Synaptophysin-expressing visceral glomus tumors have been recently reported.^1–6 Because the stomach is one of the most common gastrointestinal sites for neuroendocrine tumors and glomus tumors, synaptophysin-expressing glomus tumors can be mistaken for neuroendocrine tumors in gastric endoscopic biopsy specimens. We report two patients with gastric glomus tumors that were originally misdiagnosed as gastric neuroendocrine tumors because they expressed synaptophysin. Synaptophysin-expressing visceral glomus tumors have important implications.

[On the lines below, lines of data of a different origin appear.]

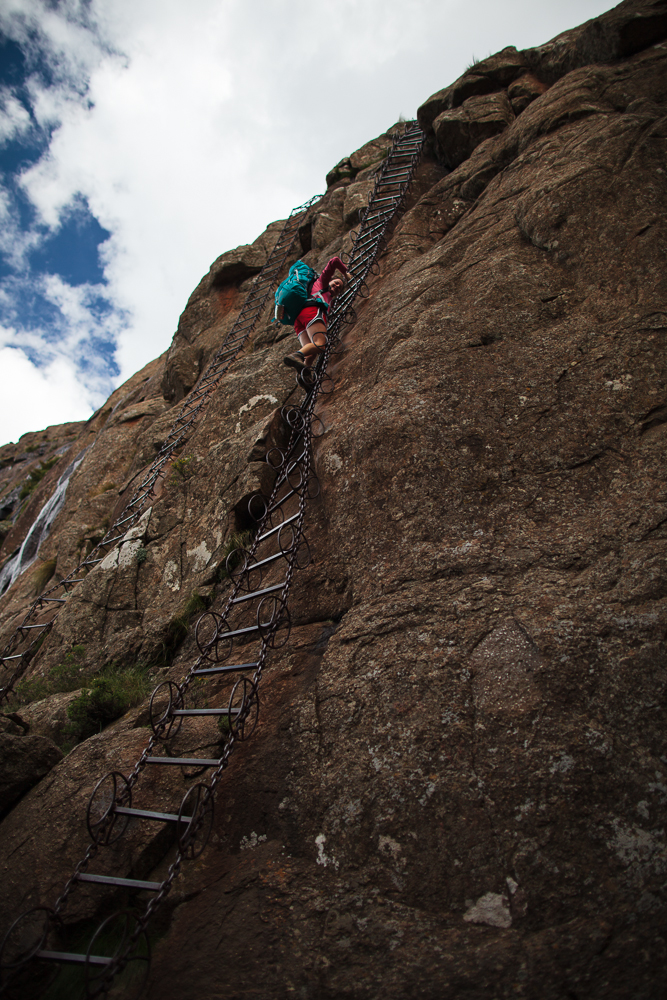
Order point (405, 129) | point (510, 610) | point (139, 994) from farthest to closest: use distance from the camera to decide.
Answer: point (405, 129) → point (510, 610) → point (139, 994)

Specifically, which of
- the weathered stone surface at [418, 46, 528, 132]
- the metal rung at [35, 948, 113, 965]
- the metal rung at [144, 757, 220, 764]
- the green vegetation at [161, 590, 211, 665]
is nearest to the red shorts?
the green vegetation at [161, 590, 211, 665]

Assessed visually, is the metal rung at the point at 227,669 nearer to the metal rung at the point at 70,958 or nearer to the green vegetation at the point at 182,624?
the green vegetation at the point at 182,624

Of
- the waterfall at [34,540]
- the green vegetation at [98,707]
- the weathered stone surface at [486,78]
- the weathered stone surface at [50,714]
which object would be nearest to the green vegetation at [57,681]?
the weathered stone surface at [50,714]

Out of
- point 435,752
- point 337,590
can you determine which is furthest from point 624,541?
point 337,590

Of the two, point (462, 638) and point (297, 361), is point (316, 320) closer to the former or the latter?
point (297, 361)

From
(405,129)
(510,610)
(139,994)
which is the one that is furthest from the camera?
(405,129)

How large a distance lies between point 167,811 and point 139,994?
1.04 metres

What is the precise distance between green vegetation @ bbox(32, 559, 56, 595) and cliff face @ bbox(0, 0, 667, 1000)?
3339 mm

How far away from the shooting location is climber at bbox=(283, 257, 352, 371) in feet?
24.7

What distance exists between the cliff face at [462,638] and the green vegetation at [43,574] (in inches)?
131

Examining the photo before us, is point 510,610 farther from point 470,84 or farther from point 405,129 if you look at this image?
point 405,129

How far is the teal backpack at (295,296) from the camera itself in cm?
793

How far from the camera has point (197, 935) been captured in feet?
10.4

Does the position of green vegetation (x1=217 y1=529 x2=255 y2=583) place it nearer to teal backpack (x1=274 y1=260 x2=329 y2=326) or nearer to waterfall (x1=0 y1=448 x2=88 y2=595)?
teal backpack (x1=274 y1=260 x2=329 y2=326)
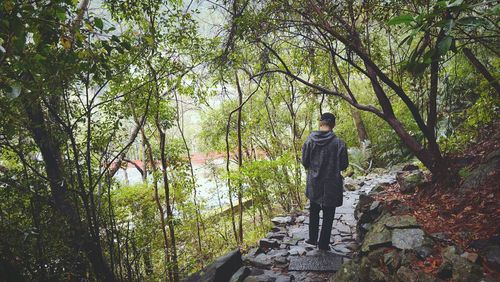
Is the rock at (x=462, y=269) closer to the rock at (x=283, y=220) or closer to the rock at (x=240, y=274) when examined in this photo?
the rock at (x=240, y=274)

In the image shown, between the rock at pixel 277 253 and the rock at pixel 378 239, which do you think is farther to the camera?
the rock at pixel 277 253

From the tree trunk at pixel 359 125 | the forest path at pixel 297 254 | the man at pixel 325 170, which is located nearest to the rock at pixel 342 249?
the forest path at pixel 297 254

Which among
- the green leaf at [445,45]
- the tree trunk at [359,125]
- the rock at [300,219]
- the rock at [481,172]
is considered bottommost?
the rock at [300,219]

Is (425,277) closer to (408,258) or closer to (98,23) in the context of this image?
(408,258)

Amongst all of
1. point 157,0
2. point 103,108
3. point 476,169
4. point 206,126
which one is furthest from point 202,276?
point 206,126

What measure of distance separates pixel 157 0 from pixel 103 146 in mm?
2500

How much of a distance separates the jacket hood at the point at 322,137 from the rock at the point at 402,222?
1226 millimetres

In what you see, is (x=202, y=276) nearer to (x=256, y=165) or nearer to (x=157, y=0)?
(x=256, y=165)

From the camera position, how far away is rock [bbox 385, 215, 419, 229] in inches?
116

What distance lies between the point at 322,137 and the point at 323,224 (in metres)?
1.19

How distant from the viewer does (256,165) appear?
7.02 meters

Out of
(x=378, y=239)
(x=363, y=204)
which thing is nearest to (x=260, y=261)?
(x=378, y=239)

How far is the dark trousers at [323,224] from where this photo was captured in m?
3.92

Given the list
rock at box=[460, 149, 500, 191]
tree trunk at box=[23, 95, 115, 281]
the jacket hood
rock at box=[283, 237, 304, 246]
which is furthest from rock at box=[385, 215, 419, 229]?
tree trunk at box=[23, 95, 115, 281]
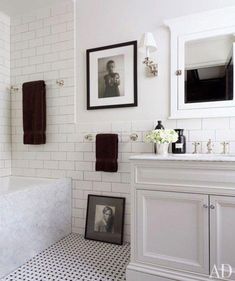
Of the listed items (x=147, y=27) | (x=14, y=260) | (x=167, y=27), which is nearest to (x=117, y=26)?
(x=147, y=27)

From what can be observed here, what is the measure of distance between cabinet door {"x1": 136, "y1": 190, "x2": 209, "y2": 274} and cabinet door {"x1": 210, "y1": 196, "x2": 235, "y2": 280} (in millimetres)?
44

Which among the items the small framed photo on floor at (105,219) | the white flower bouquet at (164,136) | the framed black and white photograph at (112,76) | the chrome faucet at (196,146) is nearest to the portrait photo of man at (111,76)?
the framed black and white photograph at (112,76)

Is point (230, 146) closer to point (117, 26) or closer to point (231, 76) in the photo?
point (231, 76)

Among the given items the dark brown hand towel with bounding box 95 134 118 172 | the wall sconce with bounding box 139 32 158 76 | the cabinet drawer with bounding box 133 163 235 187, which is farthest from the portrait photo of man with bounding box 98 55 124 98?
the cabinet drawer with bounding box 133 163 235 187

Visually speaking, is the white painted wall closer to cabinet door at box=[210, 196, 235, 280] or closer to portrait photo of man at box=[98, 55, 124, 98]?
portrait photo of man at box=[98, 55, 124, 98]

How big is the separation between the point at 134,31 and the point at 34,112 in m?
1.44

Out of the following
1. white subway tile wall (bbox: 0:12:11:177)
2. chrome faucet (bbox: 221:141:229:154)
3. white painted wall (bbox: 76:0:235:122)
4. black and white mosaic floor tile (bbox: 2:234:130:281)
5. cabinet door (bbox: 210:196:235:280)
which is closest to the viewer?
cabinet door (bbox: 210:196:235:280)

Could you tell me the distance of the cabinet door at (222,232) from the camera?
162cm

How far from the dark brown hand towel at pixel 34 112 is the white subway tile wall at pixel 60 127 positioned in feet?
0.29

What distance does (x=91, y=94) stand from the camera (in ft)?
8.88

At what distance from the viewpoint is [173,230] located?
1795 mm

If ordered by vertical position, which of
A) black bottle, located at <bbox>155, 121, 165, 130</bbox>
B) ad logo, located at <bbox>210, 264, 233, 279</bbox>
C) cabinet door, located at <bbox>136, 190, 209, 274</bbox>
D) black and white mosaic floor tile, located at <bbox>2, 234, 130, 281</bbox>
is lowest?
black and white mosaic floor tile, located at <bbox>2, 234, 130, 281</bbox>

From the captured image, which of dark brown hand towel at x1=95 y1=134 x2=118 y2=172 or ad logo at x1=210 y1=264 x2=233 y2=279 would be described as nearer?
ad logo at x1=210 y1=264 x2=233 y2=279

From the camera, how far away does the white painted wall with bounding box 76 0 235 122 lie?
2365 millimetres
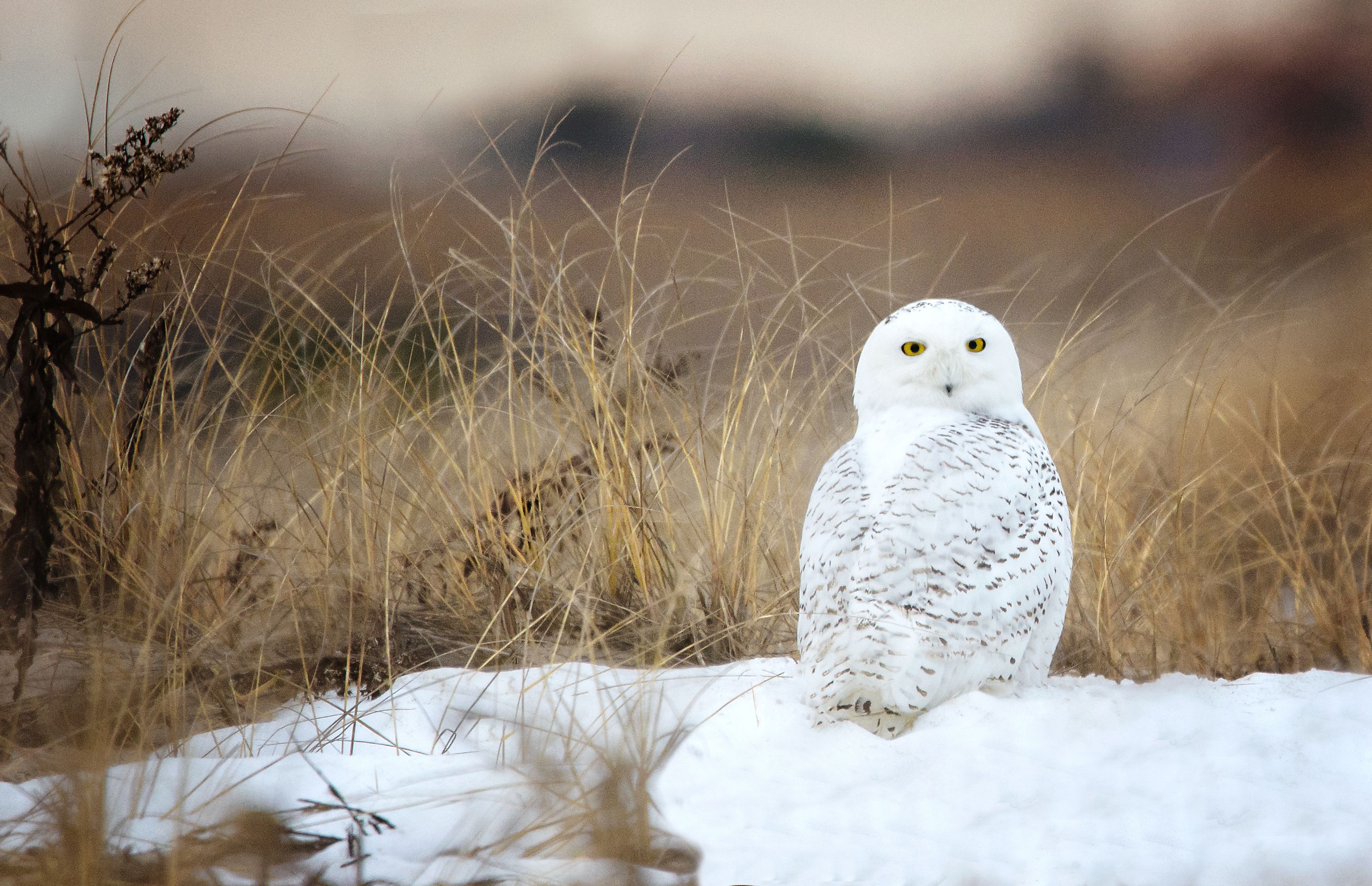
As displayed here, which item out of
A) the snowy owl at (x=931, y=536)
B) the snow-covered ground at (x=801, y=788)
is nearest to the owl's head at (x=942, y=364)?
the snowy owl at (x=931, y=536)

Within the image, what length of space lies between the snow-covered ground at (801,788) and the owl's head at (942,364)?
46 centimetres

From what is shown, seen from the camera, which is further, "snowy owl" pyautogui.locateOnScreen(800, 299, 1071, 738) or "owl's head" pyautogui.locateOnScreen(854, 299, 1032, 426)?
"owl's head" pyautogui.locateOnScreen(854, 299, 1032, 426)

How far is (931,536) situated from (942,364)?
28 centimetres

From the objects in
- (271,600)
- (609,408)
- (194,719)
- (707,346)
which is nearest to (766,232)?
(707,346)

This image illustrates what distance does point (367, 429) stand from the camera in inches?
83.9

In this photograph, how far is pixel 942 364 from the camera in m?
1.61

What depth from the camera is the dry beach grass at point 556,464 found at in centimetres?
184

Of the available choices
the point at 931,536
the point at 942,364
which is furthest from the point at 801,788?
the point at 942,364

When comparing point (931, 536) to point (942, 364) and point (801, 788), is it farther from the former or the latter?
point (801, 788)

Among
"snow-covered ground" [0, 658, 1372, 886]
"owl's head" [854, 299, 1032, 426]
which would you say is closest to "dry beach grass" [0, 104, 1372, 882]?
"snow-covered ground" [0, 658, 1372, 886]

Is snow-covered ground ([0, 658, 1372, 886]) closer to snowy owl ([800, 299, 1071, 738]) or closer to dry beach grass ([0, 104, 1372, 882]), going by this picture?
snowy owl ([800, 299, 1071, 738])

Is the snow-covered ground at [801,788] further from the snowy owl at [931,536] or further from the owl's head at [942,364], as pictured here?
the owl's head at [942,364]

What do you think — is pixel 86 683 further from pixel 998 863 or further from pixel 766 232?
pixel 766 232

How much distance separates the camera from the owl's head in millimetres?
1592
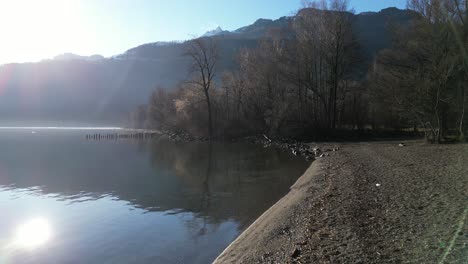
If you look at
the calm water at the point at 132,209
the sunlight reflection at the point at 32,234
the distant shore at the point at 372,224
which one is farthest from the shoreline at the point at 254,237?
the sunlight reflection at the point at 32,234

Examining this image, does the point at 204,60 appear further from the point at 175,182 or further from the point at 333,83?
the point at 175,182

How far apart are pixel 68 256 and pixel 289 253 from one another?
285 inches

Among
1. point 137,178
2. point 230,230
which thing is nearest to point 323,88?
point 137,178

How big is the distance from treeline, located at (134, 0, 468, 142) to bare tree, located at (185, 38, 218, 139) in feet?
0.62

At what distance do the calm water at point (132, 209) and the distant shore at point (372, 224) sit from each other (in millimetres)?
2226

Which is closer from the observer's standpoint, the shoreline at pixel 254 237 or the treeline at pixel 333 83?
the shoreline at pixel 254 237

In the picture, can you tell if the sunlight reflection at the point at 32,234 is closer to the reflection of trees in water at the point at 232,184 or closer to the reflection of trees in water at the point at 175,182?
the reflection of trees in water at the point at 175,182

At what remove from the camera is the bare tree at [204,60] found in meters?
71.1

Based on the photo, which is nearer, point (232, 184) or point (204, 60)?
point (232, 184)

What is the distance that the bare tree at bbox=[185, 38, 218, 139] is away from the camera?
71.1 metres

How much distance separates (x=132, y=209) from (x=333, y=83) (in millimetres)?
38939

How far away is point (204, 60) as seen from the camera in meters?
72.2

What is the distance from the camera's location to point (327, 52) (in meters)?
51.2

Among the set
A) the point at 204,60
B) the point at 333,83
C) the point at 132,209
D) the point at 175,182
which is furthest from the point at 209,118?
the point at 132,209
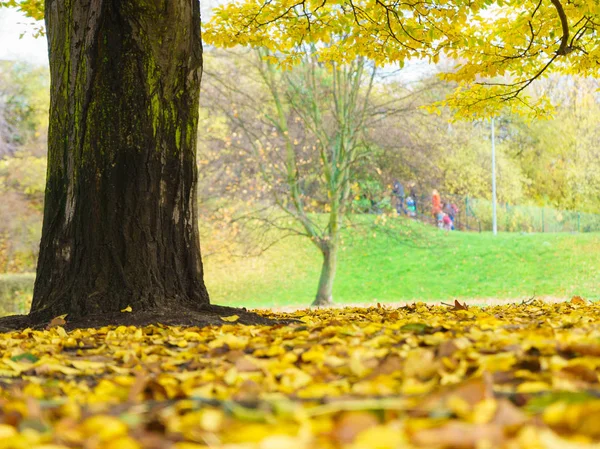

The first patient (the index case, Patient 1) was a 48-year-old man. He presented with epigastric abdominal pain for 1 month with black stool. Gastroscopy revealed an antral polypoid mass (6.5 × 5.5 cm) with mucosal ulceration. Radiologically, it showed a large infiltrating mass involving the muscle layer with lymph node involvement. Endoscopic biopsy samples were procured from the lesion. The specimen was composed of multiple pieces of antral-type mucosa and submucosa intermixed with pieces of solid nodular tumor tissue (Figure 1). The initial histopathologic diagnosis was a neuroendocrine tumor pending immunohistochemical confirmation. A limited panel of synaptophysin, KIT (CD117), CD45, keratin (AE1/AE3), and Ki67 was initially performed. The tumor cells expressed synaptophysin (Figure 2) and showed a 3% Ki67 index. They were negative for the other immunomarkers. Because neuroendocrine tumors are usually keratin-positive, the immunomarkers panel was extended to include chromogranin A, CD56, S100, CD34, DOG1, and smooth muscle actin. The tumor cells expressed smooth muscle actin but were negative for the other markers (Figure 2). Calponin and desmin were added and the tumor cells were positive for calponin, but negative for desmin. The histopathologic examination of the small endoscopic samples of the tumor did not reveal cellular atypia, an increased mitotic index or necrosis. The patient has developed liver metastasis after a 3-months follow-up. Considering the large size and clinical behavior, the final diagnosis of a malignant gastric glomus tumor was entertained.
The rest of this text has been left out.